Colton Joseph arrives at Wisconsin with the kind of résumé that makes people stop and look twice. The Badgers went out and landed one of the better dual-threat quarterbacks in the country, and he steps into Jeff Grimes’s offense with real expectations attached.

Last season at redshirt sophomore, Joseph put up 2,624 passing yards with 21 touchdowns and 10 interceptions, then added 1,007 rushing yards and 12 scores on the ground. He wasn’t a static pocket passer. He pushed the ball downfield, used his legs to keep plays alive, and gave the sense of a quarterback who could work well in Grimes’s scheme.

That matters in Madison, because Wisconsin is trying to shake off a rough 2025. The Badgers finished in the bottom five nationally in both scoring and yards per game, and the quarterback spot never settled down. Injuries were part of the story, but the bigger picture is harder to ignore: Wisconsin still hasn’t produced a successful offense under Luke Fickell, and the pressure is now even heavier after the program made a major financial investment in the roster.

The Big Ten, of course, is not exactly short on quarterbacks. Oregon’s Dante Moore, Ohio State’s Julian Sayin, USC’s Jayden Maiva, Washington’s Demond Williams Jr., and Indiana’s Josh Hoover are all part of a deep group returning next season. The bar is high.

So where does Joseph belong in that mix? In a weekly Reacts poll, fans were asked to place him among Big Ten quarterbacks this season, and the response was telling.

More than half of the voters said Joseph would land somewhere in the top third to top half of the conference at the position. Another quarter went even further and saw him as a top-five Big Ten quarterback next year.

That would be a major development for Wisconsin, especially with the names he’d be climbing past. Dante Moore is viewed as a potential top-five pick in the 2027 NFL Draft.

Julian Sayin has already been mentioned in first-round conversations. Jayden Maiava could’ve entered the draft this season before choosing to return, and he brings plenty of starting experience after throwing for 3,711 yards, 24 touchdowns, and 10 interceptions last year.

Josh Hoover also sits near the top of the list of proven quarterbacks in the sport. Over three seasons as a starter, he has thrown for 9,629 yards, 71 touchdowns, and 33 interceptions, and he now takes over at Indiana after Fernando Mendoza.
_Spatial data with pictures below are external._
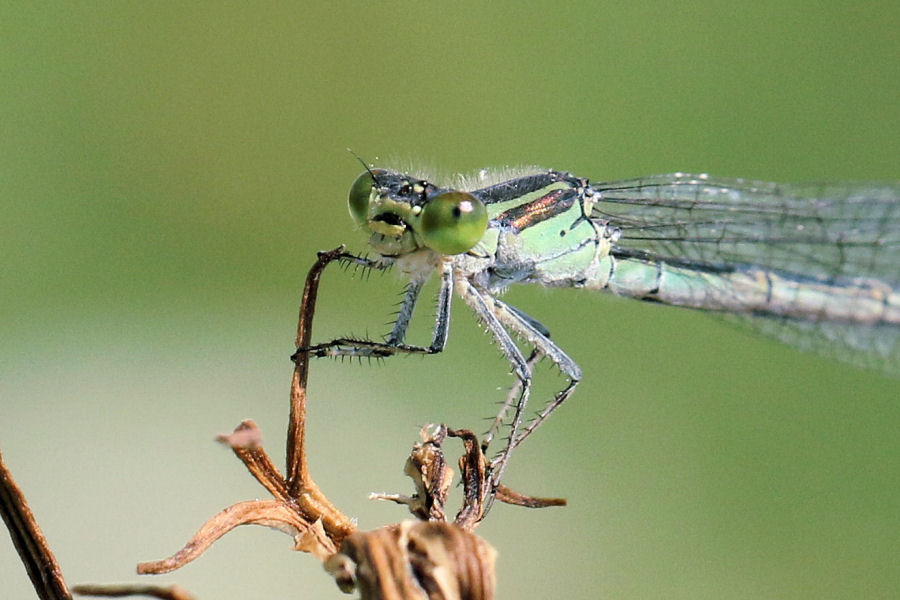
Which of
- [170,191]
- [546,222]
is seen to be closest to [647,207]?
[546,222]

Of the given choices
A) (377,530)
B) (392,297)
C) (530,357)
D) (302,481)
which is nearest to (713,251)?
(530,357)

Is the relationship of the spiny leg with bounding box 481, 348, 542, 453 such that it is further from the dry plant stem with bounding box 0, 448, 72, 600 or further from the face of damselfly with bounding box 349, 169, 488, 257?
the dry plant stem with bounding box 0, 448, 72, 600

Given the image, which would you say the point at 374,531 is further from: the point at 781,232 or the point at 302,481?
the point at 781,232

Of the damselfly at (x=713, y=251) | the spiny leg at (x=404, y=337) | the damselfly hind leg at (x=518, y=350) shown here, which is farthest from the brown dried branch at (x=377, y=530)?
the damselfly at (x=713, y=251)

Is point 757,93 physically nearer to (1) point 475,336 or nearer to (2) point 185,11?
(1) point 475,336

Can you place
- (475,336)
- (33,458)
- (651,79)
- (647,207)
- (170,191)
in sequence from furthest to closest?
A: (651,79)
(475,336)
(170,191)
(647,207)
(33,458)

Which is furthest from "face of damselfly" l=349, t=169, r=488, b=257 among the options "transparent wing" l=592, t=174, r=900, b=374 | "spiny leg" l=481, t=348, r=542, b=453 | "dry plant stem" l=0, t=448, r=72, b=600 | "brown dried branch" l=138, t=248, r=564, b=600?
"dry plant stem" l=0, t=448, r=72, b=600
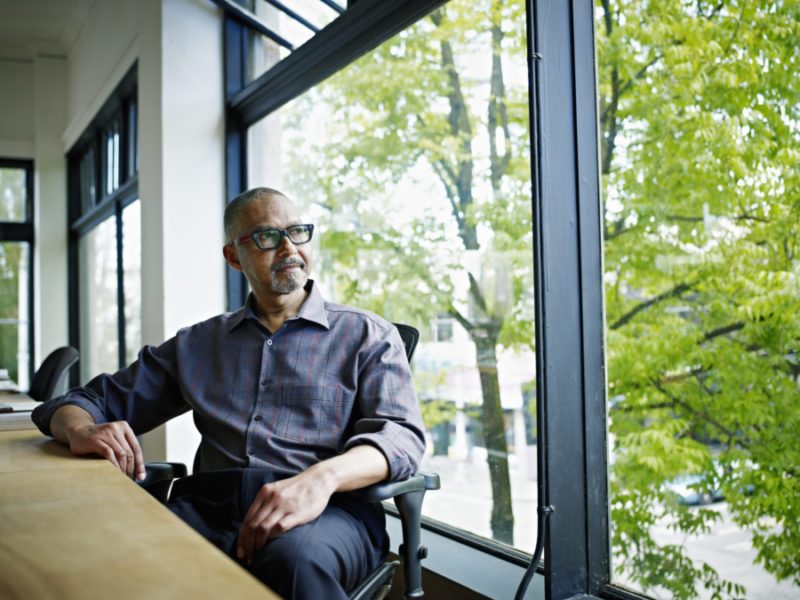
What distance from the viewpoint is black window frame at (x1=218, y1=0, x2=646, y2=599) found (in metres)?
1.94

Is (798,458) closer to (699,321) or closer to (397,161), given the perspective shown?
(699,321)

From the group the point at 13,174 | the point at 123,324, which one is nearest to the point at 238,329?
the point at 123,324

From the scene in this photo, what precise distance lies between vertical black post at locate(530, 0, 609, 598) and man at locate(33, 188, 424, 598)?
0.40 metres

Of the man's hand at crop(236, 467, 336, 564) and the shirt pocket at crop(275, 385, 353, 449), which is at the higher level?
the shirt pocket at crop(275, 385, 353, 449)

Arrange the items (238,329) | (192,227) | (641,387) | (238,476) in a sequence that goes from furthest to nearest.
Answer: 1. (192,227)
2. (641,387)
3. (238,329)
4. (238,476)

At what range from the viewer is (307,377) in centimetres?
187

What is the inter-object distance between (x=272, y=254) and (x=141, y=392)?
498 mm

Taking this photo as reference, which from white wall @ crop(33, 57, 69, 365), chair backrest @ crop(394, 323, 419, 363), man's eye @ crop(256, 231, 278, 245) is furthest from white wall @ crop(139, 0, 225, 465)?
white wall @ crop(33, 57, 69, 365)

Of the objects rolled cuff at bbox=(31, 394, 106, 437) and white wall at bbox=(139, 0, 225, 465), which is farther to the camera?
white wall at bbox=(139, 0, 225, 465)

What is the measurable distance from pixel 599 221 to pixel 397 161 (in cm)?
131

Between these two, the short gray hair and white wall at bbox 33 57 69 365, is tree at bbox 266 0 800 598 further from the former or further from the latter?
white wall at bbox 33 57 69 365

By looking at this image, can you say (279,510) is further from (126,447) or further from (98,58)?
(98,58)

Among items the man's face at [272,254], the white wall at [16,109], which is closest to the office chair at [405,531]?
the man's face at [272,254]

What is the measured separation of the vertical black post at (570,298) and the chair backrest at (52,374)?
2.34m
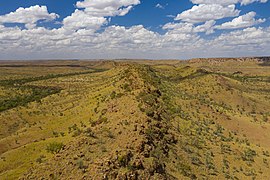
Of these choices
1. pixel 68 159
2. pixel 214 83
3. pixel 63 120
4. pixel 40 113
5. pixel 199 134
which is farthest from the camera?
pixel 214 83

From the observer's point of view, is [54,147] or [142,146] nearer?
[142,146]

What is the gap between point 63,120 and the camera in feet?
116

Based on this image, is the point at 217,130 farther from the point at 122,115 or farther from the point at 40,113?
the point at 40,113

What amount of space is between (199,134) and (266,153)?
683cm

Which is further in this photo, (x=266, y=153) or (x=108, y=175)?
(x=266, y=153)

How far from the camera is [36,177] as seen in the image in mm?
14445

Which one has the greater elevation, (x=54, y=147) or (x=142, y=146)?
(x=142, y=146)

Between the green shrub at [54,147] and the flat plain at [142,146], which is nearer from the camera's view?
the flat plain at [142,146]

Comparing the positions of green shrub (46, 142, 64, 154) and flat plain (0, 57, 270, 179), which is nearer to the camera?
flat plain (0, 57, 270, 179)

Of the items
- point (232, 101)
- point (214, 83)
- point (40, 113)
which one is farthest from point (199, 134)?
point (214, 83)

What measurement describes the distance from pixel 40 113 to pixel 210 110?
2664cm

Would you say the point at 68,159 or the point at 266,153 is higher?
the point at 68,159

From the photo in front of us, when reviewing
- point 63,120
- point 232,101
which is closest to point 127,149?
point 63,120

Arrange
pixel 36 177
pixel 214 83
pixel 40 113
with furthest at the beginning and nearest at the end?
pixel 214 83
pixel 40 113
pixel 36 177
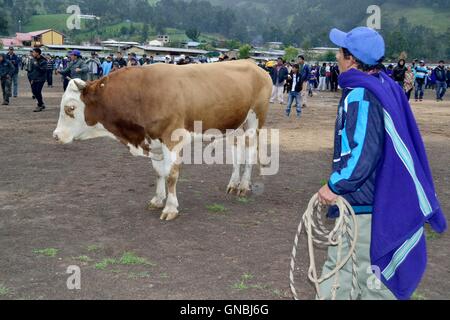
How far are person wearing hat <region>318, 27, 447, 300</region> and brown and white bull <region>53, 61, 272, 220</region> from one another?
3.54 metres

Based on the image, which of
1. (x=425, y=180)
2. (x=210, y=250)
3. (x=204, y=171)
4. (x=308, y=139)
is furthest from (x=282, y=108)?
(x=425, y=180)

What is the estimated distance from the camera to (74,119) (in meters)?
6.98

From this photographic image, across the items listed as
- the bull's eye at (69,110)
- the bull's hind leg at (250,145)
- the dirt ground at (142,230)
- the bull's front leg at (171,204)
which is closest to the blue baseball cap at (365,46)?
the dirt ground at (142,230)

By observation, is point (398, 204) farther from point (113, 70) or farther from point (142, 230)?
point (113, 70)

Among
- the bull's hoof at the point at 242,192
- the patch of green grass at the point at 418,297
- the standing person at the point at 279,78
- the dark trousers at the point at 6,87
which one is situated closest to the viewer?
the patch of green grass at the point at 418,297

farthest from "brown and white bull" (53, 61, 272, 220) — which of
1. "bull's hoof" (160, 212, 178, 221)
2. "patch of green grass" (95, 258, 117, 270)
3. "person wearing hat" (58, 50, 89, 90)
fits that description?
"person wearing hat" (58, 50, 89, 90)

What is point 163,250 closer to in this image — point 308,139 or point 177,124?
point 177,124

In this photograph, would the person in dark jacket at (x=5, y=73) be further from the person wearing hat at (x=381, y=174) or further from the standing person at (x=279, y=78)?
the person wearing hat at (x=381, y=174)

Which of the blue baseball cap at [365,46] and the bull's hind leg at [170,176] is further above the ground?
the blue baseball cap at [365,46]

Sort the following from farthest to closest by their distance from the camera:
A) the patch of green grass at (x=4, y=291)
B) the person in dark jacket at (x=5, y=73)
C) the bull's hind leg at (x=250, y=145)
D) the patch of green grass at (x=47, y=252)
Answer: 1. the person in dark jacket at (x=5, y=73)
2. the bull's hind leg at (x=250, y=145)
3. the patch of green grass at (x=47, y=252)
4. the patch of green grass at (x=4, y=291)

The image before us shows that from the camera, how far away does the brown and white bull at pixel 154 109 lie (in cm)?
666

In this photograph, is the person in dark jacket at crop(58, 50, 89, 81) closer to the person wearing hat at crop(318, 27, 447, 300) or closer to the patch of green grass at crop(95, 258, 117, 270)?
the patch of green grass at crop(95, 258, 117, 270)

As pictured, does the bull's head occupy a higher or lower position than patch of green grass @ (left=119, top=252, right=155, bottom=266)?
higher

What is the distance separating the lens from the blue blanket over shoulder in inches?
127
Beyond that, Demond Williams, Roccho Becht, Bryce Underwood, Nico Iamaleava, and Drake Lindsey all add to a crowded field of quarterbacks who have already shown something or could take another jump in 2026.
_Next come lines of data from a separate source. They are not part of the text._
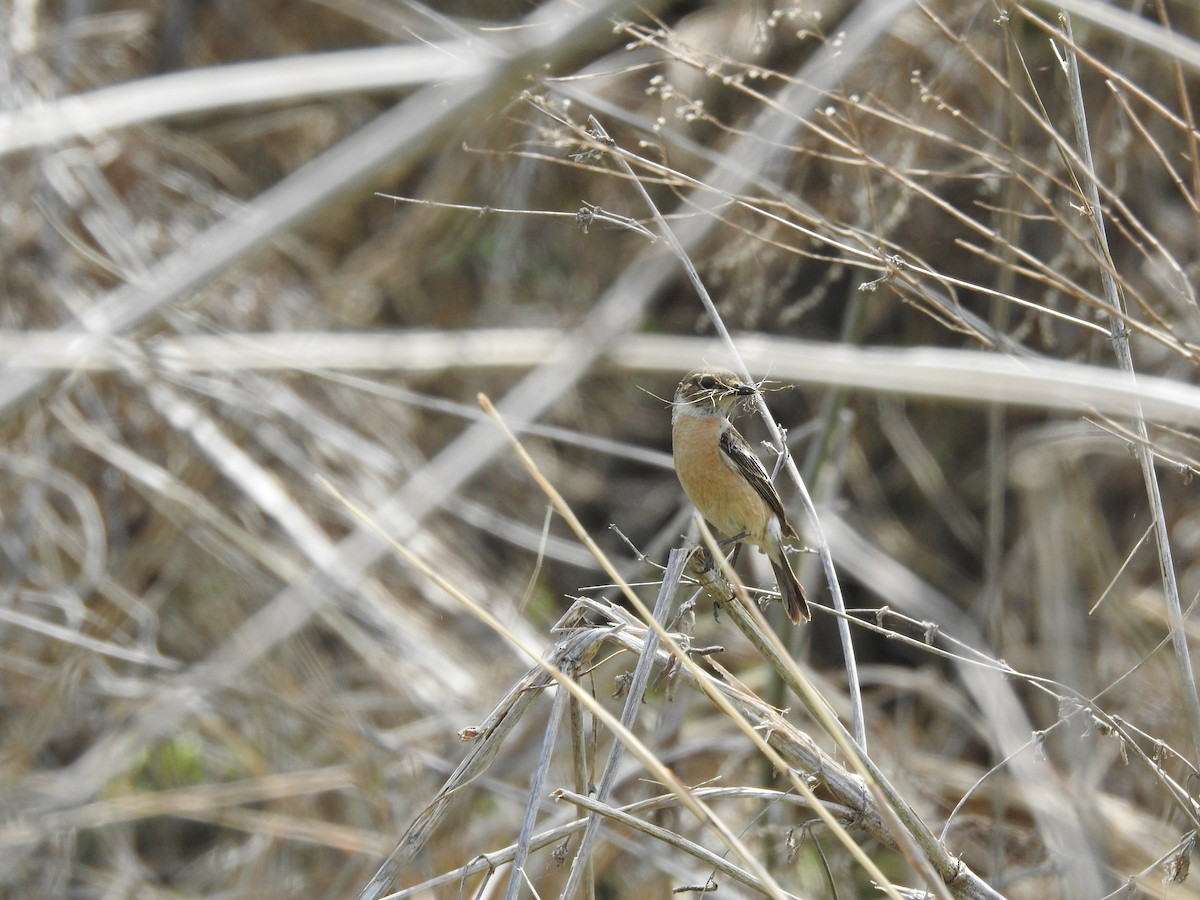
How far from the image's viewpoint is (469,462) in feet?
13.1

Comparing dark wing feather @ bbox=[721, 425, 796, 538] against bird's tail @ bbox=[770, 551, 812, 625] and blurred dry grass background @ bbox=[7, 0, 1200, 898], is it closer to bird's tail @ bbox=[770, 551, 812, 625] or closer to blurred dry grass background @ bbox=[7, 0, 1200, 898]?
bird's tail @ bbox=[770, 551, 812, 625]

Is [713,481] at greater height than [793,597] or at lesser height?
greater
Joseph’s upside is obvious enough to make the conversation interesting. There is a path where he turns into a top-third Big Ten quarterback next season. But getting there will require real growth: better accuracy, sharper decisions in the pocket, and a cleaner sense of timing with his reads.

He won’t be operating in a finished product around him, either. Wisconsin has a reshaped running back room, a new-look receiver group, multiple new starters on the offensive line, and a couple of new tight ends to work into the mix. There’s plenty to sort out.

The first real test comes in Week 1, when the Badgers host Notre Dame at Lambeau Field. That will be the first look at Joseph running the show in this new Wisconsin offense.